I know the focus is on Mark Richt today. And there’s little doubt he deserves plenty of criticism for how poorly his team was prepared for Florida. But Mark Richt isn’t Georgia’s big problem. It won’t surprise me in the least if the team rights itself this week, plays a competitive game against Auburn and wins nine games. (The alternative wouldn’t surprise me, either.) There’s a very good recruiting class shaping up. Pruitt is an improvement over Grantham. There are a number of things to point to that can give a Georgia fan hope.
I’m sick of writing these existential posts about the program every couple of years or so. And it seems like every time we think we’re seeing a real turn around the corner, reality comes back to bite us in the ass with more evidence of the Georgia Way. This time around, I looked at last season, with a team that fought in every game despite an injury-riddled offense, subpar defense and special teams and thought at least Georgia was hitting a point where it was no longer going to fail to show up on a consistent basis.

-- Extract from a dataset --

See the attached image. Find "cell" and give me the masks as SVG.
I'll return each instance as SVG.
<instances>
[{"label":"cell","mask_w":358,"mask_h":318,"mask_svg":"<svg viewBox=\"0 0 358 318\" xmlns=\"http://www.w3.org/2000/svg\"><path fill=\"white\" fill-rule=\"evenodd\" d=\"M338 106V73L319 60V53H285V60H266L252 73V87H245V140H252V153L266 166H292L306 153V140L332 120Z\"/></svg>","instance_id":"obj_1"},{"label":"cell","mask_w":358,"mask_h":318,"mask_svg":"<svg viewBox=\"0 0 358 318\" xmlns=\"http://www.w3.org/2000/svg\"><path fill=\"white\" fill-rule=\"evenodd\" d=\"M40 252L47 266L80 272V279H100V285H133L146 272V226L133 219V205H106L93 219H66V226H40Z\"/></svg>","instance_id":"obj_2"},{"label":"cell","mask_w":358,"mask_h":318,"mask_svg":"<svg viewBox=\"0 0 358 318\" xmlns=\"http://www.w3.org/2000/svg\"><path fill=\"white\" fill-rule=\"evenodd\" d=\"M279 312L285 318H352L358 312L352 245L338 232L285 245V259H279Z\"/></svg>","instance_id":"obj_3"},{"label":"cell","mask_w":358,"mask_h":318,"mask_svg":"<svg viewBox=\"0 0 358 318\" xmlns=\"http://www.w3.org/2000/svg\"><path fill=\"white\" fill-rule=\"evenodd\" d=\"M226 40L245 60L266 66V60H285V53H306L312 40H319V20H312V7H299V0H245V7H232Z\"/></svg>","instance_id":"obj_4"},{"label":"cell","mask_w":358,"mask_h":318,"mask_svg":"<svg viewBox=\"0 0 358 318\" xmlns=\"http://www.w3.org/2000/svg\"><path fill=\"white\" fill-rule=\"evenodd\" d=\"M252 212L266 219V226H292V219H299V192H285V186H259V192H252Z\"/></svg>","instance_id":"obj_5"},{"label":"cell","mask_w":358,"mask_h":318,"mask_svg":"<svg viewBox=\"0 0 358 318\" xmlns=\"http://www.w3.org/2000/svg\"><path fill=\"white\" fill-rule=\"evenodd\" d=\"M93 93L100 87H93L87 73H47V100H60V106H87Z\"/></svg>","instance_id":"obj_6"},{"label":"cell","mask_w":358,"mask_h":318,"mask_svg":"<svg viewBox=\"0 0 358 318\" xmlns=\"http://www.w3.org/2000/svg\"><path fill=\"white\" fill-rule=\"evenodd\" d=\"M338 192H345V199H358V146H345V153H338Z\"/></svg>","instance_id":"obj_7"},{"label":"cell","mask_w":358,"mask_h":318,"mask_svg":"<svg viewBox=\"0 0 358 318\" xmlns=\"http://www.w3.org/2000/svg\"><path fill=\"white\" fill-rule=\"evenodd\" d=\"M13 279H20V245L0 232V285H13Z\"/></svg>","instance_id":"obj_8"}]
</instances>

Wrong, bacon breath. What I saw was how much Aaron Murray meant to the competitive spirit of this Georgia program.
The reality is that Georgia is a program that believes it’s better than it is. I can almost envision the congratulatory speech McGarity was constructing in his head as Georgia nobly fell on its sword about Gurley and kept winning. Too bad about Jacksonville, Greg.

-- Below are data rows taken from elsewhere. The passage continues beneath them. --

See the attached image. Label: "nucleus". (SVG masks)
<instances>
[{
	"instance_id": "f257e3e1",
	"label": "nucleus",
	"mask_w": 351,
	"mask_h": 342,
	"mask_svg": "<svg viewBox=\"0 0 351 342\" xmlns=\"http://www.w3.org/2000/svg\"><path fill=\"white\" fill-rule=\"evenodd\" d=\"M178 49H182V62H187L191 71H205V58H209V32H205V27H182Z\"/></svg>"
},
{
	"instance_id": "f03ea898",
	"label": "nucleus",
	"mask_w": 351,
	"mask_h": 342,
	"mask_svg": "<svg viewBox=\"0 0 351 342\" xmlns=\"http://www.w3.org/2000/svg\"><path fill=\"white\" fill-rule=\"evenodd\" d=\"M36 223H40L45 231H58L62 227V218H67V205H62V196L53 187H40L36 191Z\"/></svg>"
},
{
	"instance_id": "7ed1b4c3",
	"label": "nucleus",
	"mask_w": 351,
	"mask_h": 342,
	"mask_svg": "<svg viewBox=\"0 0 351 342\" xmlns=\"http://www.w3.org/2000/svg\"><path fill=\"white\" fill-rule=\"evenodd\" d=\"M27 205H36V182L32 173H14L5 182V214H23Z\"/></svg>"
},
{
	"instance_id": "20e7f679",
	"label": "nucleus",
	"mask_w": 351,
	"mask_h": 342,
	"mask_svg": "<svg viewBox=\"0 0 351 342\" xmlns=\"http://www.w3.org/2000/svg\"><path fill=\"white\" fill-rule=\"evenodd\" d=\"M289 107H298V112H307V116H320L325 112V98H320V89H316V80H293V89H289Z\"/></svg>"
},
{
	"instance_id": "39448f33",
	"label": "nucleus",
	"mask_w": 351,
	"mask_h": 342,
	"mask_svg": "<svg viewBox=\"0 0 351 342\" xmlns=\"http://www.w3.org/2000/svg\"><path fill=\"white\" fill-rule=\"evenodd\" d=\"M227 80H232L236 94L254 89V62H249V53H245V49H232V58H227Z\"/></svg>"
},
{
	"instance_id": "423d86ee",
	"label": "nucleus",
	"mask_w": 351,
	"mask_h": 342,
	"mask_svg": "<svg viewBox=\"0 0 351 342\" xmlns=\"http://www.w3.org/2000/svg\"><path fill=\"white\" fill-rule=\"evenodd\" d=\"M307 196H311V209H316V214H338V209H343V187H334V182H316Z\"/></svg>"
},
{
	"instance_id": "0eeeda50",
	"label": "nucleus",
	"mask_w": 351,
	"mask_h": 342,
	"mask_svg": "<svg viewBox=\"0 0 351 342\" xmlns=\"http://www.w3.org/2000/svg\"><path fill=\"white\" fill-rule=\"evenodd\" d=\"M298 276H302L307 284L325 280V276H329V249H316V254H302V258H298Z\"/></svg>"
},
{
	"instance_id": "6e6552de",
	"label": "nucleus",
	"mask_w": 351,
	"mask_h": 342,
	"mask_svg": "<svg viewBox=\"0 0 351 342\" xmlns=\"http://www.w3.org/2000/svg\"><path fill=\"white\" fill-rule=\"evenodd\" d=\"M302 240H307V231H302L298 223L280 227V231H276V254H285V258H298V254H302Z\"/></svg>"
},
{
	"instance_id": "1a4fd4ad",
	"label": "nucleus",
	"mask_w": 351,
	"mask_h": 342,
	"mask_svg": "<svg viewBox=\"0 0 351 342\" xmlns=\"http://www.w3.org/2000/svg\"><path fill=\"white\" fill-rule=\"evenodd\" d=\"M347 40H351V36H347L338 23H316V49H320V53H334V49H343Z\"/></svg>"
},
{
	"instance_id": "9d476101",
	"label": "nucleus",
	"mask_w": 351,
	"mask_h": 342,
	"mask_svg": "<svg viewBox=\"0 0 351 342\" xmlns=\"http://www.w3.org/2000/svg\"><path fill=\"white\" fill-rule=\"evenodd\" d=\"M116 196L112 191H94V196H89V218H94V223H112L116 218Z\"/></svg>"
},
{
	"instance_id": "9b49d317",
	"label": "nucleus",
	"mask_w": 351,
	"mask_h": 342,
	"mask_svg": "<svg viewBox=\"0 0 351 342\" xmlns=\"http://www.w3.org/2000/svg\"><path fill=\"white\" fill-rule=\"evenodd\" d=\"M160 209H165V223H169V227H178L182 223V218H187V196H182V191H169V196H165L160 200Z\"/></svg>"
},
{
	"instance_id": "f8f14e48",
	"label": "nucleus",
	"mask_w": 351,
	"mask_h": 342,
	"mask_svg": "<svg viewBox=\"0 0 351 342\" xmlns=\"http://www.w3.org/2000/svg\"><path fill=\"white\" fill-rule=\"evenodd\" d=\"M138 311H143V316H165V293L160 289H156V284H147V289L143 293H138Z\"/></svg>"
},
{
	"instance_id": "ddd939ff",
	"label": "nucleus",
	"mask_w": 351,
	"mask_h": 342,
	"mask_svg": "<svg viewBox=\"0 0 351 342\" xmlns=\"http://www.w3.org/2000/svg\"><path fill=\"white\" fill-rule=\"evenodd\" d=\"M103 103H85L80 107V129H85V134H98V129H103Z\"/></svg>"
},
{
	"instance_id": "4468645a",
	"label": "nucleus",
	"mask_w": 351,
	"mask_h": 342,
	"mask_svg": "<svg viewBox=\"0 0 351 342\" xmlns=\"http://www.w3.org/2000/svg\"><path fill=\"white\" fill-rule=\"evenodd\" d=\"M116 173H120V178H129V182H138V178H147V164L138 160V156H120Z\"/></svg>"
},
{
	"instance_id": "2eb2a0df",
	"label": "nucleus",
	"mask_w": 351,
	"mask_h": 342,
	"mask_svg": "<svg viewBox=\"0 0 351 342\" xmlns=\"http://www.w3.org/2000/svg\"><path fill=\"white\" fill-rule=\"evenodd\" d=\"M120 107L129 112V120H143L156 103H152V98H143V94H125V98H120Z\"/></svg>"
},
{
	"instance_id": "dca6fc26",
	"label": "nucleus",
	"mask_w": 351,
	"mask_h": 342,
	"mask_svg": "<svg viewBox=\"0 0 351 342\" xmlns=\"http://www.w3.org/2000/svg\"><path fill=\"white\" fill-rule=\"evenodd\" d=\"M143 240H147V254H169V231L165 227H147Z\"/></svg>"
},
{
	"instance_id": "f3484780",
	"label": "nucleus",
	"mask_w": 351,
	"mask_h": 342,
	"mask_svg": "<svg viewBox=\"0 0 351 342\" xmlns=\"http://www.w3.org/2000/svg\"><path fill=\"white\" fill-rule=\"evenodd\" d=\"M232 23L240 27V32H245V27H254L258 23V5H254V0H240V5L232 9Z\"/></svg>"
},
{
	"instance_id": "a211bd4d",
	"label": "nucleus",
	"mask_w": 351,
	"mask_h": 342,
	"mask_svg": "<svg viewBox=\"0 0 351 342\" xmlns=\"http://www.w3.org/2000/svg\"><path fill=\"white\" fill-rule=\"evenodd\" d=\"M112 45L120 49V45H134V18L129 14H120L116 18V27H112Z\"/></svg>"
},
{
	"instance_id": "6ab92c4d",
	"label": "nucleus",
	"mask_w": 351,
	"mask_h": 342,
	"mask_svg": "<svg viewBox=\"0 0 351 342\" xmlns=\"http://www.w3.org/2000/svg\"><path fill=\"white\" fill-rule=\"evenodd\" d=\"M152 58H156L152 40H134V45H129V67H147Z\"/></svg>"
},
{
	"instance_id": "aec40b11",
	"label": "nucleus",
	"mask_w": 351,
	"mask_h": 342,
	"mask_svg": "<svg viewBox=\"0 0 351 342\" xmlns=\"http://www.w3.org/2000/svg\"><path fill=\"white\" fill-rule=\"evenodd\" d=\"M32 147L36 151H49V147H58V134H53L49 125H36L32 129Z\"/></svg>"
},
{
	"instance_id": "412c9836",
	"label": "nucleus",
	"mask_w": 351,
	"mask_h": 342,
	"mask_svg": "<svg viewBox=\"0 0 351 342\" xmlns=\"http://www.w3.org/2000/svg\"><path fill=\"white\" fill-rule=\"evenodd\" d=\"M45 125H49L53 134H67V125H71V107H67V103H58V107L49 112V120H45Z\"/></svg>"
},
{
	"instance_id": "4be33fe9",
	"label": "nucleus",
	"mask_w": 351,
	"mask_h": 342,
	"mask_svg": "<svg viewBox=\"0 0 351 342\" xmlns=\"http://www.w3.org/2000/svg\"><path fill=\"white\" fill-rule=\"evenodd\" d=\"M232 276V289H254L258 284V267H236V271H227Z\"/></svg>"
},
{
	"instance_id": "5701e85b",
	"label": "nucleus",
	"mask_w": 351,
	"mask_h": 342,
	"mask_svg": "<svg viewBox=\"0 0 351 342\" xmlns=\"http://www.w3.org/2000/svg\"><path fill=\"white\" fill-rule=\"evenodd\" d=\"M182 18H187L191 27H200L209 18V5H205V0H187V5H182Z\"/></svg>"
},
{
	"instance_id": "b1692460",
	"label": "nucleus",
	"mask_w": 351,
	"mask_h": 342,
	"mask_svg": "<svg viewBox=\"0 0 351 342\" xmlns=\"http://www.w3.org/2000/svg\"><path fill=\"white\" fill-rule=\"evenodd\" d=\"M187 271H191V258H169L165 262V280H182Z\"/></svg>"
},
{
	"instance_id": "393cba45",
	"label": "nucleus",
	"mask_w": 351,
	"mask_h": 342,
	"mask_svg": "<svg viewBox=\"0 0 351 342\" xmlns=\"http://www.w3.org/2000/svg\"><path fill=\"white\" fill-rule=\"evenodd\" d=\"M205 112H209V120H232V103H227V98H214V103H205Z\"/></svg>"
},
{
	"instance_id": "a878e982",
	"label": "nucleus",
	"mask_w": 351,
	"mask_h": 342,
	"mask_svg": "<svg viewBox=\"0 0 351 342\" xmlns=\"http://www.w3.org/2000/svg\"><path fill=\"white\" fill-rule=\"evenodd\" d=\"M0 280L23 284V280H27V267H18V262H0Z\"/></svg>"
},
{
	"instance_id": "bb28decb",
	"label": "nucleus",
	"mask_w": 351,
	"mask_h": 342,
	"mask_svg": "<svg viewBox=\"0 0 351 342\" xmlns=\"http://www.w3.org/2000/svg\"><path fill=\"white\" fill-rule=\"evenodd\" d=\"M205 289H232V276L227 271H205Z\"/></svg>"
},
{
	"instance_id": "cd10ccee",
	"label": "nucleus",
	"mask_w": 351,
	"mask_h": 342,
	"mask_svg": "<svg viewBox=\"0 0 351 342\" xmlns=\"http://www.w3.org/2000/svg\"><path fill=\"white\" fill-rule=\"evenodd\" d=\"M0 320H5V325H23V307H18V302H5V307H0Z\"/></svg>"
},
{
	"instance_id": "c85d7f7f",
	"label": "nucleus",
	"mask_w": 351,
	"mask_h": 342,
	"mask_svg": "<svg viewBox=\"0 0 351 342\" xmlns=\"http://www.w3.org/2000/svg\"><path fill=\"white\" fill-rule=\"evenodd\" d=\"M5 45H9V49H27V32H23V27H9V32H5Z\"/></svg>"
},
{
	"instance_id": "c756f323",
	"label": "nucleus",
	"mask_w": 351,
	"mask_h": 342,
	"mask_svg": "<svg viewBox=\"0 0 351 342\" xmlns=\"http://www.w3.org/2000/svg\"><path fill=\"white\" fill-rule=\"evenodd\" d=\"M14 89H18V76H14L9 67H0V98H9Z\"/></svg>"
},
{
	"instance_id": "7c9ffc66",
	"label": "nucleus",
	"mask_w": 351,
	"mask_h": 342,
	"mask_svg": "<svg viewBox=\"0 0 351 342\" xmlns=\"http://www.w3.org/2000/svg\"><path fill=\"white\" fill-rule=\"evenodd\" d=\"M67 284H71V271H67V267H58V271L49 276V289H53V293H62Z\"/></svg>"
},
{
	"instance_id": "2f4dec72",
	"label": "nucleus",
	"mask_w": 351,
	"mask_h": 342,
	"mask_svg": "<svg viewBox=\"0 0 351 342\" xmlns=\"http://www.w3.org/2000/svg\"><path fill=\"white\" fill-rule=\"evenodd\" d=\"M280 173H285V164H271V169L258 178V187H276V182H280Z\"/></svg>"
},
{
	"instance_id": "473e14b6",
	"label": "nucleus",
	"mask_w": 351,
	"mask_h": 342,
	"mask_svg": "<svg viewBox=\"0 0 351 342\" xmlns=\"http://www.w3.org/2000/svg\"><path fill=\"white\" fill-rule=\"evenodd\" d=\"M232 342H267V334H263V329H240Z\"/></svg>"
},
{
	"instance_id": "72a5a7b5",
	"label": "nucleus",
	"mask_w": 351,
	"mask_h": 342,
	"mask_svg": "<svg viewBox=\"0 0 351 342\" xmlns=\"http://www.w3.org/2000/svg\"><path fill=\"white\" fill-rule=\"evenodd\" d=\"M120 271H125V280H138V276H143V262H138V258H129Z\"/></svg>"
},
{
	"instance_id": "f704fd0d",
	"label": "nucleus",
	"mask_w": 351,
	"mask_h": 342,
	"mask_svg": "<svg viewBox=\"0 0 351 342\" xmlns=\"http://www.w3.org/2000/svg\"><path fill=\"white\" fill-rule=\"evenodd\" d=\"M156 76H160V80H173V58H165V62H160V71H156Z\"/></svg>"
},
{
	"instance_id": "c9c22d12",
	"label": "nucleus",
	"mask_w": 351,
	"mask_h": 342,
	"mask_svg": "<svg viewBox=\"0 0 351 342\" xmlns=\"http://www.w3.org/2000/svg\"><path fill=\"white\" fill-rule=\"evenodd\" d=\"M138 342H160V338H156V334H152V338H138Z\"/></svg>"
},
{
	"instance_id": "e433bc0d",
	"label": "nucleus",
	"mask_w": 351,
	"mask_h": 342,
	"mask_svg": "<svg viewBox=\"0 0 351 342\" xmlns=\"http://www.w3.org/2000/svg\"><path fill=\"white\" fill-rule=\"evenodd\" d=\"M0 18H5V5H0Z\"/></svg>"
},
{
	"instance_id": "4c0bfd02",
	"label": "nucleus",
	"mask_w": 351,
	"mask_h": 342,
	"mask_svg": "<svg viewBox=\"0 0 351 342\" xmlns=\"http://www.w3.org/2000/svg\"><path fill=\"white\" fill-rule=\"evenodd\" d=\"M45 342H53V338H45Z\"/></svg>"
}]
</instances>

But it’s not like that’s anything new. It’s a recurring drama. And when things fall short, as they inevitably do, the decision makers shrug, make some vague sounds about the coaches needing to do more, maybe even fire somebody if they’ve dawdled long enough, check the bank statements and console themselves with the thought that at least they’re doing things the right way. Whatever that is.
What they’re unwilling to give any hard thought to is how to win doing things the right way. Whether that’s out of a sense of guilt, as Wolken surmises, or because it’s too hard to make the effort, I can’t say. But it’s clear, and not just to me.
Those of you chomping at the bit for new coaching as a cure for what ails us need to think about something first: since Vince Dooley retired as head coach, who are the best high-profile hires Butts-Mehre has made? If you’re honest, it’s Ron Polk, who basically fell into Dooley’s lap and left for momma after a couple of seasons, and Mark Richt. That’s why the idea that things are fixable if they just get the right man for the head coaching job is laughable, honestly.
Until there are people in place who are willing to look at how things are done from top to bottom with a sharp eye, a willingness to demand the best and, just as importantly, are going to supply the best in support of that demand, what you see is all you’re gonna get. Because if the folks in Butts-Mehre are anything these days, it’s comfortable.